This question is motivated by another question posted earlier today.
Let $F$ be a field endowed with an embedding $F\hookrightarrow\Bbb R$. Then the ordering of $\Bbb R$ induces an ordering on $F$.
Is the converse true?
Namely, let $(F,\leq)$ be a characteristic zero ordered field. Is it true that $F$ admits a real embedding such that $\leq$ is induced by the ordering of $\Bbb R$?
I think that if $\Bbb Q$ is dense in $F$ (meaning that for all $x\in F$ and for all $0<q\in\Bbb Q$ there exists $a$, $b\in\Bbb Q$, $a<x<b$ such that $0<b-a<q$)then one can proceed as follows.
Given $x\in F$ let $S_x^+=\{q\in\Bbb Q\mid q>x\}$ and $S_x^-=\{q\in\Bbb Q\mid q<x\}$. Then we can define an embedding $F\hookrightarrow\Bbb R$ sending $\Bbb Q$ to $\Bbb Q$ identically and every $x\in F\setminus\Bbb Q$ to the unique real number $r\in\Bbb R$ bigger than every rational in $S_x^-$ and smaller than any rational in $S_x^+$.
If this is correct, the question is which ordered fields admit $\Bbb Q$ as a dense subset in the above sense.

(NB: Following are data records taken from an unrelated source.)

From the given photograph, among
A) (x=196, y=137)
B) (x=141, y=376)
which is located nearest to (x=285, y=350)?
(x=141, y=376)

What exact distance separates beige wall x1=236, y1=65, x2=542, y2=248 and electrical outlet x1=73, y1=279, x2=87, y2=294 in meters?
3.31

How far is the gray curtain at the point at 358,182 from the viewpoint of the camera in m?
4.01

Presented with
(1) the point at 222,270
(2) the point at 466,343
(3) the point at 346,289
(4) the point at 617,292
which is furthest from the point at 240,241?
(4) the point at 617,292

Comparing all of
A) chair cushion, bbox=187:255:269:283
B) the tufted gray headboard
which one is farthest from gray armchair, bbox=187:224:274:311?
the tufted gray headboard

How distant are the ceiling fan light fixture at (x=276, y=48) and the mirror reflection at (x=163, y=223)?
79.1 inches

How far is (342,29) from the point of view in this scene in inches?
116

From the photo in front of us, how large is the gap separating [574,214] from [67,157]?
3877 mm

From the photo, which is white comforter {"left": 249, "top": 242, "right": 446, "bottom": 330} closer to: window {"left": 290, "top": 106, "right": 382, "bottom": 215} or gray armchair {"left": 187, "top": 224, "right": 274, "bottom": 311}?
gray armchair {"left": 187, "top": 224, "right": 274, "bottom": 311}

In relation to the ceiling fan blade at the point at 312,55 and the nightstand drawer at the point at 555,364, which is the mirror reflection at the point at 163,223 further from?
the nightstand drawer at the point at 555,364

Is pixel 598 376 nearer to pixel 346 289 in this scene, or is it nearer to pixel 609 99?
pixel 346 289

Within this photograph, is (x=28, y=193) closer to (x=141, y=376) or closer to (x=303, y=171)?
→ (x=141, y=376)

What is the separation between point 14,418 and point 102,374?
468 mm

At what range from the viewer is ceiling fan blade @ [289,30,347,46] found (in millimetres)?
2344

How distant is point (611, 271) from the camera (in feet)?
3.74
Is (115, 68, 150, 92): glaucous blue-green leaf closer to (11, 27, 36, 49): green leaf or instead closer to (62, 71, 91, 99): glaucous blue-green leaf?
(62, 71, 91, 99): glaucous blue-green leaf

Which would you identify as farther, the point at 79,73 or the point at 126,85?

My guess is that all the algebraic extensions of $\Bbb Q$ which are ordered are of this sort.
It is clear that algebraic extension do not exhaust all possibilities. For instance one can order a field of transcendence degree 1 over $\Bbb Q$ in such a way $\Bbb Q$ is dense in it, e.g. $F=\Bbb Q(T)$ can be ordered by fixing an isomorphisms $F\simeq\Bbb Q(\pi)$ and since there are actually uncountably many algebraically independent transcendental numbers there's room for even (way) more complicated examples. But these examples are fields that are already taken, up to isomorphism, inside $\Bbb R$ so the reasoning here is somewhat circular.
I am sure that the answer is actually well-known, but I don't recall having read anything of this sort.